Bristol Then & Now – Capern’s Bird Food factory

Bristol Then & Now – Capern’s Bird Food factory
reception food
Image by brizzle born and bred
Bristol Then & Now – Capern’s Bird Food factory

image top: This building, right in the centre of picture, was originally a series of derelict warehouses, including a sugar refinery. Bird Food Factory. Now it’s been revamped in true Hotel du Vin style – casual but stylish – and visitors come in via an elegant cobbled courtyard with a fountain and goldfish pool, and arrive in a reception area where a 100ft red brick chimney is a reminder of the industrial past.

This well-known firm of bird-food manufacturers was founded in 1879 by Mr. F. Capern, of Weston-super-Mare. He was a chemist by profession, but an aviculturist by inclination, and he enjoyed some little fame as an ornithologist throughout Somerset. As a result of his knowledge of birds, many friends and customers sought his advice concerning the correct feeding of their birds, and their treatment in illness. His fame grew and the supplying of bird-foods became a profitable side-line. A few years later it had increased to such an extent that Mr. Capern decided to devote the whole of his energies in this direction.

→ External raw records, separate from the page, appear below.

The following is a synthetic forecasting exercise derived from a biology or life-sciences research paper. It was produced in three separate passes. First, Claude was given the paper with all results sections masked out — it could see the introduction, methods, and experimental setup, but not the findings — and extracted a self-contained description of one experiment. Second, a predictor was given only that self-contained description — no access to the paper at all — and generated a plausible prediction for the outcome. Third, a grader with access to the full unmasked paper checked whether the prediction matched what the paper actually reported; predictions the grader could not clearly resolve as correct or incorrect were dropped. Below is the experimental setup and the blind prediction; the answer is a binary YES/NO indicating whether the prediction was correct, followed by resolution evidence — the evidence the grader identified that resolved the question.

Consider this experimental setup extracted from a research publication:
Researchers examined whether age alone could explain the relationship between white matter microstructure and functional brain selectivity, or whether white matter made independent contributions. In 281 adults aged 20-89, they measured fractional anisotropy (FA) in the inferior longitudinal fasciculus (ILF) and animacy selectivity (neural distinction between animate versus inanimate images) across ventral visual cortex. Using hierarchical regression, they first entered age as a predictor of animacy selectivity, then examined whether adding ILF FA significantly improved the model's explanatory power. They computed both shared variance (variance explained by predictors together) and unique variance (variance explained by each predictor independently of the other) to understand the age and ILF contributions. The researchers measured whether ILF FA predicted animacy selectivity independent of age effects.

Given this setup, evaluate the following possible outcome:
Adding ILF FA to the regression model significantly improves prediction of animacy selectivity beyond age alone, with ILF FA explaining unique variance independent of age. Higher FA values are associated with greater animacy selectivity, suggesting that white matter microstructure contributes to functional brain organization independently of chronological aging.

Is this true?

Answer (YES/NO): YES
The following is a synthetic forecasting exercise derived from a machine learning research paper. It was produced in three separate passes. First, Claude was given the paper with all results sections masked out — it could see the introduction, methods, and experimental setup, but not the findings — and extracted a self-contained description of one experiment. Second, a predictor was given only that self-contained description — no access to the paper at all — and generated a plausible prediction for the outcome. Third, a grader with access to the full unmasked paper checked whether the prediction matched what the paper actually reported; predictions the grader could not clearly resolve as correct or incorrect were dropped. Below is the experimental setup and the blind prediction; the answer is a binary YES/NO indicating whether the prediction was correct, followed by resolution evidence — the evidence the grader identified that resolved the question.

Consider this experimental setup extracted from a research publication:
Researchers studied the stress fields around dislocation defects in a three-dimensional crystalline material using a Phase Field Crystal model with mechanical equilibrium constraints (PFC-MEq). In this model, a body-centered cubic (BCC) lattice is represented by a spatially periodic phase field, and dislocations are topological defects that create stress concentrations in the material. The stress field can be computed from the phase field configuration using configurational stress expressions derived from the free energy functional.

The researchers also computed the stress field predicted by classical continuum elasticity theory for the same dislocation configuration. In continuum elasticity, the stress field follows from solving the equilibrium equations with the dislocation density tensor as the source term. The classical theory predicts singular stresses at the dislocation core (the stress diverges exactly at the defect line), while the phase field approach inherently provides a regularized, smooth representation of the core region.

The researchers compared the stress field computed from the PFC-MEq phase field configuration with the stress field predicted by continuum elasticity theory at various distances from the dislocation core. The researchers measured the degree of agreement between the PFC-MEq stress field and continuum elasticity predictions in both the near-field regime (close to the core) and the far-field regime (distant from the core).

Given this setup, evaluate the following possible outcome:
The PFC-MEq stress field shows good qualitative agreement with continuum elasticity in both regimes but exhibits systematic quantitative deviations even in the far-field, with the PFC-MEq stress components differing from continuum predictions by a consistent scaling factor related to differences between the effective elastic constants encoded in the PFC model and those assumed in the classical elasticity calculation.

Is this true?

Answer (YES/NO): NO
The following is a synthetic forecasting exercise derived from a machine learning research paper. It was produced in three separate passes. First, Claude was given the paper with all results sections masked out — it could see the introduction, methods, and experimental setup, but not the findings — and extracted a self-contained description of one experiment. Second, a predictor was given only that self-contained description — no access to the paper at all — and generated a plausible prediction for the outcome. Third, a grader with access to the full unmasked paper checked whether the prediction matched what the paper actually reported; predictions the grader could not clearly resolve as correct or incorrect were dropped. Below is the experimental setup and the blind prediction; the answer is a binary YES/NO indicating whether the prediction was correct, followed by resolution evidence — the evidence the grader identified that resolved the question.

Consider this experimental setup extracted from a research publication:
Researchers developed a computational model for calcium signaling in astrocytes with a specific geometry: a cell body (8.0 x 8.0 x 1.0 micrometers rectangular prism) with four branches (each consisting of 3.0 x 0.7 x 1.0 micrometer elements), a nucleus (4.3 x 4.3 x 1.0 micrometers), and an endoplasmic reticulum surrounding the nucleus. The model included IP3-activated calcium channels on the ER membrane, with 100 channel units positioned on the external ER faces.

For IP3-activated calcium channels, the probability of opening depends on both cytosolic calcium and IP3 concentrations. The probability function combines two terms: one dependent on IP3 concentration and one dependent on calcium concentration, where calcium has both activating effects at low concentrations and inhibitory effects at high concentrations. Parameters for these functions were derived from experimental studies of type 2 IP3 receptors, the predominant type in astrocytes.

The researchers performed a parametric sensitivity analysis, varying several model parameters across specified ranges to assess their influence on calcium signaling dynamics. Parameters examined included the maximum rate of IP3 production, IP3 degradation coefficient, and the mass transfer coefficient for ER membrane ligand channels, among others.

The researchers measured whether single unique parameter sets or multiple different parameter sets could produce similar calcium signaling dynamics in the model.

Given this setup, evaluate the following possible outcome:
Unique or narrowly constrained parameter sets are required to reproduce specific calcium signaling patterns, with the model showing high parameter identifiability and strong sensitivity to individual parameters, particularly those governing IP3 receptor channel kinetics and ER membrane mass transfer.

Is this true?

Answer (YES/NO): NO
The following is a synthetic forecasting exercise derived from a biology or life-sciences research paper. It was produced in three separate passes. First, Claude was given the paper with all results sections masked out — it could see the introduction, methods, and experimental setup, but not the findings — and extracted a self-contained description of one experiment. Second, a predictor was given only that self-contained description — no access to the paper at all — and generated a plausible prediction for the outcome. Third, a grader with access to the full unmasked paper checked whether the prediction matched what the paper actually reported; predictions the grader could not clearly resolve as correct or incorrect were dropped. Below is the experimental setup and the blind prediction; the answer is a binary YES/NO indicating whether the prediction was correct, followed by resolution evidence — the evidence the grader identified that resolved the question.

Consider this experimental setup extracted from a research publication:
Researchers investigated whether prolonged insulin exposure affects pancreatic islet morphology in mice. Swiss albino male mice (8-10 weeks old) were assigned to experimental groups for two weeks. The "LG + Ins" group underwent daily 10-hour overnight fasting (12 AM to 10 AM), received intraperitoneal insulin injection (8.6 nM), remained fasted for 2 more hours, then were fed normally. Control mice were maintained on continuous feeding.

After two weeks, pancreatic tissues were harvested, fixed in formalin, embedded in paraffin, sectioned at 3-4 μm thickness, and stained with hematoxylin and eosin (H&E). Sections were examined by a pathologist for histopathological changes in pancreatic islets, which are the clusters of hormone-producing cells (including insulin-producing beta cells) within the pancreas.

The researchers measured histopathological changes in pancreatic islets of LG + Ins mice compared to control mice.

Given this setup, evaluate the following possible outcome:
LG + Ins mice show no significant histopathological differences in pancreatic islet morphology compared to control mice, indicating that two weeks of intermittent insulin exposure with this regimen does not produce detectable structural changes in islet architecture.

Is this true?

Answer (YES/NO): NO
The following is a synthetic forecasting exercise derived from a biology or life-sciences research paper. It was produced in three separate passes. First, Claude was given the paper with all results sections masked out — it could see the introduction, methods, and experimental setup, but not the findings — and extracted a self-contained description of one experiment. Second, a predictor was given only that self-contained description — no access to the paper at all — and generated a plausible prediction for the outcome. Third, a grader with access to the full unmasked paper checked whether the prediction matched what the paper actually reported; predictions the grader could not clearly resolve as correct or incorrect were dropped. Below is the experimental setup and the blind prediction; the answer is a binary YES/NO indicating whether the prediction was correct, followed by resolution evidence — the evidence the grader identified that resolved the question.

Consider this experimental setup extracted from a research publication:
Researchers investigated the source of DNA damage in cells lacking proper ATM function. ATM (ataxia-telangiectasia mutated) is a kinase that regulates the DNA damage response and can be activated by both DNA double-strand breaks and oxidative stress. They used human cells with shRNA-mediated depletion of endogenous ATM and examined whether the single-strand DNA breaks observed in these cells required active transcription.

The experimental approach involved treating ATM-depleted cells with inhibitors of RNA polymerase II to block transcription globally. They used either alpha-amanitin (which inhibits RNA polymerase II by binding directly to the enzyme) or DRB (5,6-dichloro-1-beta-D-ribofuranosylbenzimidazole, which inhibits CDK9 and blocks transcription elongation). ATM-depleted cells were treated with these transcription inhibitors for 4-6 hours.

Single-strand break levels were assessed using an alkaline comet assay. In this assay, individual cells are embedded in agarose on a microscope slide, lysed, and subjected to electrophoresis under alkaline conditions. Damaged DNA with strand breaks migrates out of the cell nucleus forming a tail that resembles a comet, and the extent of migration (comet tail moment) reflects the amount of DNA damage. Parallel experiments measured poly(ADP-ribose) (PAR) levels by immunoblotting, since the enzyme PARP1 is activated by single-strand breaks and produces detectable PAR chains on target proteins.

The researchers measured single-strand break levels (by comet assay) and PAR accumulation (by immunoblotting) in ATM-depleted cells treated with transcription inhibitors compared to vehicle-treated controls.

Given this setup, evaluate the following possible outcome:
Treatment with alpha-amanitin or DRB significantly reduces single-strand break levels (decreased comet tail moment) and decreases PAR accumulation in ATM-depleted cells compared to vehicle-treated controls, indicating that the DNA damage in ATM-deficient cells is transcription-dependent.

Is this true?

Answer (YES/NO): YES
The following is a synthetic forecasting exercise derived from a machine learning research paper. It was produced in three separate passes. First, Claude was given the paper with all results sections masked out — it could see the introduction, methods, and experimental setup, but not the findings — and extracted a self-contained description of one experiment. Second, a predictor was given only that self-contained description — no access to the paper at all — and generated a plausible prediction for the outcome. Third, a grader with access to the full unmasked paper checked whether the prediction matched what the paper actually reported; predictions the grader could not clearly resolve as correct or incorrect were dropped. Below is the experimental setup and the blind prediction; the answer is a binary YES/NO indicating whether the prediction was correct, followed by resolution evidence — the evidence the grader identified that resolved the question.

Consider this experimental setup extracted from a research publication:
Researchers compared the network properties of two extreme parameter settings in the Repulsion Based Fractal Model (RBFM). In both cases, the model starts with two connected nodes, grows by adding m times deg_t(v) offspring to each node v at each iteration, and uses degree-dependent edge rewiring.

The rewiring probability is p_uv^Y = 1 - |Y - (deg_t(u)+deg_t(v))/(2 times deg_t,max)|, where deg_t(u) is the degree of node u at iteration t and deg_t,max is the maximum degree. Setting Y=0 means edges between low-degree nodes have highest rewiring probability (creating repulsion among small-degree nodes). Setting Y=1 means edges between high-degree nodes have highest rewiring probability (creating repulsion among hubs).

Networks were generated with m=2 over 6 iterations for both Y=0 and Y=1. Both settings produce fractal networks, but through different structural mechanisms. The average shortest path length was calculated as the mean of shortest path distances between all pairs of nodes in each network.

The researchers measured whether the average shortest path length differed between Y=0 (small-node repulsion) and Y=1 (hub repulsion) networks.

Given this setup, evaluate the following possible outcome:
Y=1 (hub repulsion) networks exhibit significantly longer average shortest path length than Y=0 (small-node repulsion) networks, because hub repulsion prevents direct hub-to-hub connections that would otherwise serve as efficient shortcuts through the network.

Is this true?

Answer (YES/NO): YES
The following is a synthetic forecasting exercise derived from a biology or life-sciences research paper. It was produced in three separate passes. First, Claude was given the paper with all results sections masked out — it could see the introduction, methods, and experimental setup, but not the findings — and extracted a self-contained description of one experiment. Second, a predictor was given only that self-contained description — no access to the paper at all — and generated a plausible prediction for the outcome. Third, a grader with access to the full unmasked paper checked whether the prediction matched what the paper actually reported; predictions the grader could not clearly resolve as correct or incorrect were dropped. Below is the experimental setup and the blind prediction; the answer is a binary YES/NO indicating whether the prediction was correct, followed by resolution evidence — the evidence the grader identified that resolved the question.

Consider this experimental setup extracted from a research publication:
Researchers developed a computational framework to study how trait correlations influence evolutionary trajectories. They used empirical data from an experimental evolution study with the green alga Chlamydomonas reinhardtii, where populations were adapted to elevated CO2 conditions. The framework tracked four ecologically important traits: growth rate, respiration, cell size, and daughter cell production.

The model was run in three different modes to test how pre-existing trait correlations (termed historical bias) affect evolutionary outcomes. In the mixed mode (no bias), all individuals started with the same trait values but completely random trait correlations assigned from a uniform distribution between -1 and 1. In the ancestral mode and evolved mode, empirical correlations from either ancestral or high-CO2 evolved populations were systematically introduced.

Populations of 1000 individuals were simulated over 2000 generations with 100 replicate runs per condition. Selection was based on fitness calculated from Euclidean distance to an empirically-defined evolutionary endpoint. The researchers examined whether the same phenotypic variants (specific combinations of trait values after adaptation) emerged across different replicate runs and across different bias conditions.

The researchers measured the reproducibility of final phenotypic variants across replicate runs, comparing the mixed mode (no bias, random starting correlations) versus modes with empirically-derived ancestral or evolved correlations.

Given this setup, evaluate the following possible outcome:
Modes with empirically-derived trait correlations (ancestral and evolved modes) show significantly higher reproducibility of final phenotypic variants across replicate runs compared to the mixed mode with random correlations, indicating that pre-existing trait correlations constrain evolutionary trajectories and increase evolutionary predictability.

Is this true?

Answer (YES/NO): NO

He moved to Bristol in 1889, and so great was the amount of business that another move became necessary in 1897. The present premises were then taken over, but have been so greatly enlarged during the past thirty years as to be almost unrecognizable. The result is that the "House of Capern" is now the largest in Great Britain, dealing solely with bird foods and medicines; and the factory is probably the best-equipped of its kind.

Some time in the 1930s, Caperns commissioned from Josiah Wedgwood & Sons Ltd of Staffordshire, a series of promotional items made in Wedgwood’s famous jasper wear.

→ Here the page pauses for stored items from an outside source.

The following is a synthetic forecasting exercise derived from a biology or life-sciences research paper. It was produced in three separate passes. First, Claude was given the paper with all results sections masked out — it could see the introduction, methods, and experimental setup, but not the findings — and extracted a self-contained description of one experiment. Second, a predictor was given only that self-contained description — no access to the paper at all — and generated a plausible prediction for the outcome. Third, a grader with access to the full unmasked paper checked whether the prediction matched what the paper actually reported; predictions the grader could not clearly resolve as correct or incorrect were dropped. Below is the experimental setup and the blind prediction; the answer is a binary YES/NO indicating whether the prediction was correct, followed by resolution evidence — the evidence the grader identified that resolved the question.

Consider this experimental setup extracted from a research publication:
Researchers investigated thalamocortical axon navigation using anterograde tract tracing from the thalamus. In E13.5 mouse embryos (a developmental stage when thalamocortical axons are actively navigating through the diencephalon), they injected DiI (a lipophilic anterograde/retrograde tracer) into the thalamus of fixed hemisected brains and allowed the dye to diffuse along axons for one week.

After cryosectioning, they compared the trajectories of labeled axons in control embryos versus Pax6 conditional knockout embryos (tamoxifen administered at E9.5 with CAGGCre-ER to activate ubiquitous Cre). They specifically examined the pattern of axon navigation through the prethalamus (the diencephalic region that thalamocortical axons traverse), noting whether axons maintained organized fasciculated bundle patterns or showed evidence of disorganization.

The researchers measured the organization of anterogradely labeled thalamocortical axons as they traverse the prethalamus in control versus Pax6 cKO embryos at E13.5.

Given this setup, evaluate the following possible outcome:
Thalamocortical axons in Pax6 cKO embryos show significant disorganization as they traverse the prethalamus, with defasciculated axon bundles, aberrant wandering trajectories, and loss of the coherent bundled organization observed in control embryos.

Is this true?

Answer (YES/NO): NO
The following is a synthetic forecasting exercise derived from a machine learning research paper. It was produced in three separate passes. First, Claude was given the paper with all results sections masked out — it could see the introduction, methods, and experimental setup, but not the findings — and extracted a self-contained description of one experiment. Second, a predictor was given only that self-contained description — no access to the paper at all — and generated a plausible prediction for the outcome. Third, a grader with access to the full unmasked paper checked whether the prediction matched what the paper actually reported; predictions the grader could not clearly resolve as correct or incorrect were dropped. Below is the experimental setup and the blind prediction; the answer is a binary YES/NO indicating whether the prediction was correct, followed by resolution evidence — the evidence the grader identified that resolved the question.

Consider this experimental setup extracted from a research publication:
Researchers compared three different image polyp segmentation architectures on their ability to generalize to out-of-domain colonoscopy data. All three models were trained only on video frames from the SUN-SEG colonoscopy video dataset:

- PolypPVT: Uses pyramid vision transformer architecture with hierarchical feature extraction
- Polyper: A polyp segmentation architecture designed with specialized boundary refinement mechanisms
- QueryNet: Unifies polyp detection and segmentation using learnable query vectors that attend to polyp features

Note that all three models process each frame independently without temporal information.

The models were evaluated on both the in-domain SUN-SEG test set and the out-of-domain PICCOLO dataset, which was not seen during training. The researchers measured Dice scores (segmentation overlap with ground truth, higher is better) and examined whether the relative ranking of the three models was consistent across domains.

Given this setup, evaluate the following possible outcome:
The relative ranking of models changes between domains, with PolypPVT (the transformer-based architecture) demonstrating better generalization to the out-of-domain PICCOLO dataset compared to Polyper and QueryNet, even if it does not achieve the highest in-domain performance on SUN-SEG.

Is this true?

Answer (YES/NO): NO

image bottom: Same view as above 2012 – When the 40-bedroom Hotel du Vin opened in Lewin’s Mead at a cost of £4.5 million, it signalled the end of 15 years dereliction for the old sugar warehouse which the hotel had bravely opted to make its Bristol home.

The award-winning hotel has succeeded brilliantly in transforming a blighted corner of the city into a great place where everyone wants to go – one of the most sophisticated and upmarket restaurants in town.

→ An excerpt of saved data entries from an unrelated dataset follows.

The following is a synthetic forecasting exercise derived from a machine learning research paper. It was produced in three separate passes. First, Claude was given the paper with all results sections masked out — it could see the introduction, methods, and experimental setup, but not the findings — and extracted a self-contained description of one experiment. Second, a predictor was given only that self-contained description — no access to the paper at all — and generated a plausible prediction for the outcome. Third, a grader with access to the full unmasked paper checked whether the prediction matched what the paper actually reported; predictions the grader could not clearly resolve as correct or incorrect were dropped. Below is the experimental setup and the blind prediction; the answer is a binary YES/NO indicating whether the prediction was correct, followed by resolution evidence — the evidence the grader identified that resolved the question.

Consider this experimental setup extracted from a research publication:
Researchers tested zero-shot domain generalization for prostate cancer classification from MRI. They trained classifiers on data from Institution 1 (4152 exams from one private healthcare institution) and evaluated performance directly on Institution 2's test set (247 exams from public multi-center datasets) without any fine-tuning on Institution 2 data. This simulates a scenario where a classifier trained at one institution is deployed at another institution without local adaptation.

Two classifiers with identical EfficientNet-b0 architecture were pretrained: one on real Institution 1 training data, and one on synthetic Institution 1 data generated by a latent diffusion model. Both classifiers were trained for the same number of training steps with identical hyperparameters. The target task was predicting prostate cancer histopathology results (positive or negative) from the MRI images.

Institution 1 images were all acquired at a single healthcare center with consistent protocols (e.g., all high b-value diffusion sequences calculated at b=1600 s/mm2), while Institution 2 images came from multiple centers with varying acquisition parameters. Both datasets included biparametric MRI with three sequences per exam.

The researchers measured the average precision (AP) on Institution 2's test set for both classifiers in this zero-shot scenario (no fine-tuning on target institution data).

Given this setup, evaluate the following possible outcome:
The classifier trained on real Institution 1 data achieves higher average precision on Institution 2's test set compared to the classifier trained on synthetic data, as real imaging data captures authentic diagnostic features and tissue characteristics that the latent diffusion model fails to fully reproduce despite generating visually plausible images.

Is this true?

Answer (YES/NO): NO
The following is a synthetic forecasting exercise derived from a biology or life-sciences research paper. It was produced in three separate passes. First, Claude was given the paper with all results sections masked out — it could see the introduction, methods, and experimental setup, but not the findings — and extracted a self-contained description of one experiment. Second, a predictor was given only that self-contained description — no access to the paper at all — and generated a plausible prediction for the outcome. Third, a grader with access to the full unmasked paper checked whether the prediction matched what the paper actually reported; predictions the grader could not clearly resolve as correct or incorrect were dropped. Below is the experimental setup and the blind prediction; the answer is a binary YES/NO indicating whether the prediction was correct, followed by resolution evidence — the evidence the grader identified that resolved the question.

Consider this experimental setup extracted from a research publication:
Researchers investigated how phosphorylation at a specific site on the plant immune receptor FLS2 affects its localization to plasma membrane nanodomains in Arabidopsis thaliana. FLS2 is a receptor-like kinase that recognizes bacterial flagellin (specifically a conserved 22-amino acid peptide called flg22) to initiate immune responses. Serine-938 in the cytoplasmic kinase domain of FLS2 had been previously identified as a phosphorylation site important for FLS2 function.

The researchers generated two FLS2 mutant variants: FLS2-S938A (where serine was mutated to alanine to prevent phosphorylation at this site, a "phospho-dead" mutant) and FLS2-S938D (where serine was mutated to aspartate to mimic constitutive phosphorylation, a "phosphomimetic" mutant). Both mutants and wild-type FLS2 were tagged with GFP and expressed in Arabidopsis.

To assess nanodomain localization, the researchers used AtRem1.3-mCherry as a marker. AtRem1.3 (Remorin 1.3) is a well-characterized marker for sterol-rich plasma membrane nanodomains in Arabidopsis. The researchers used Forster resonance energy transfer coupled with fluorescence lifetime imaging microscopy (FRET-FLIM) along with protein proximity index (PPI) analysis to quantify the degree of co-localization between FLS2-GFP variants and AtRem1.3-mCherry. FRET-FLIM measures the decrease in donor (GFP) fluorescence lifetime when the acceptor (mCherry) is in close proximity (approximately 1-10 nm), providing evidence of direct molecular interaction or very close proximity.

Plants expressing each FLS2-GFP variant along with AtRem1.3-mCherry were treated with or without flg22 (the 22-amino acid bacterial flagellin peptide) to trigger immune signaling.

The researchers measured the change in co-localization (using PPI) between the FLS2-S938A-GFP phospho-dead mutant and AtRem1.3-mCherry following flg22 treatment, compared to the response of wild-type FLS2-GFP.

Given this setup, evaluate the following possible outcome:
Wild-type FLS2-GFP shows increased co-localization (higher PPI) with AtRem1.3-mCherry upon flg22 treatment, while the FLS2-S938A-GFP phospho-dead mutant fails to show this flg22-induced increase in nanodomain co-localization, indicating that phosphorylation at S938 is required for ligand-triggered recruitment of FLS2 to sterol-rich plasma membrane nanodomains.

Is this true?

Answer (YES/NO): YES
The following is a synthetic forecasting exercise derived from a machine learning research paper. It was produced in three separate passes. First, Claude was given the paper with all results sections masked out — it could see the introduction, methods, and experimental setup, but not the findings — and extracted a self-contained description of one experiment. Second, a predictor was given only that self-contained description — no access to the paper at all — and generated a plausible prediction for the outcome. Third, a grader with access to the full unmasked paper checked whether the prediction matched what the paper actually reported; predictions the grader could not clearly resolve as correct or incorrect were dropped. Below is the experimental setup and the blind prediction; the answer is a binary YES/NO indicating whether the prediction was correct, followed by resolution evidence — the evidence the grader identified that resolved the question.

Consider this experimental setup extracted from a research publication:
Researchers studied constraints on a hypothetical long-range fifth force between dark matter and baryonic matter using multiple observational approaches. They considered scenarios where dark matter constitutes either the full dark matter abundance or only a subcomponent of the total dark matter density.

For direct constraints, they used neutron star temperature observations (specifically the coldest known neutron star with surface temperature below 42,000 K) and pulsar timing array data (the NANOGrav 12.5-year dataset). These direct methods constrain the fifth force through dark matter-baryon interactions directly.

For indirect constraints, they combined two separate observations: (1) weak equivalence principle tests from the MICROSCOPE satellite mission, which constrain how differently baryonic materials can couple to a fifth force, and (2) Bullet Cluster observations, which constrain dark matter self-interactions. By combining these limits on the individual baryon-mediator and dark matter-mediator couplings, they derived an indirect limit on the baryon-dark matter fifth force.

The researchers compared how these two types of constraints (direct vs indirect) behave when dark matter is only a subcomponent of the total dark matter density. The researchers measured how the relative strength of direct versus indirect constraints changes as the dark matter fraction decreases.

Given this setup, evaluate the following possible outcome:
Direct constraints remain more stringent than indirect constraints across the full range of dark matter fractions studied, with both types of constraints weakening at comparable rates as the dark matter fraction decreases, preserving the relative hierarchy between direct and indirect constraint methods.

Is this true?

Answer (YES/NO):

There’s certainly a lesson there for all the budding town planners and architects who want to make a name for themselves. In the 18th century Lewin’s Mead, along with the Christmas Steps area, was fashionable with merchants and members of the Corporation.

Then, in mid-Victorian times, it went downhill and became the haunt of down-and-outs and street urchins.

Then, at the beginning of the last century, it became an industrial area noted for its engineering works, printers, a brewery, a dry salter and a timber merchant.

The story of the 1728 building’s sugar warehouse origins is eloquently told in the entrance to the hotel’s courtyard but I wonder how many people around today remember when, for over 50 years, it was Capern’s Bird Food factory?

Originally just a Weston-super-Mare chemist with an interest in ornithology, Fred Capern pioneered the manufacture of clean bird seed for domestic pets.

His Charles Street, off Stokes Croft factory, moved to the old sugar warehouse in 1896 and stayed there until 1956 when it moved to Yatton.

It was Capern’s that added the ornate hood to the doorway in 1922 (and which is still there today) and gave the plain warehouse its gentrified Georgian look.

Then & Now

Two photographs depicting the same view, one taken a period of time after the other, give us an instantaneous impression of ‘ then ‘ and ‘now ‘. Some comparisons show old views that are instantly recognisable, where the natural passage of time and technology has made only slight changes.

Other views illustrate major change and it can be difficult to comprehend that an area has altered so much. Unless you have lived through a change and can remember what was there before, there is often no reason to question what building was replaced or how the area functioned in the past.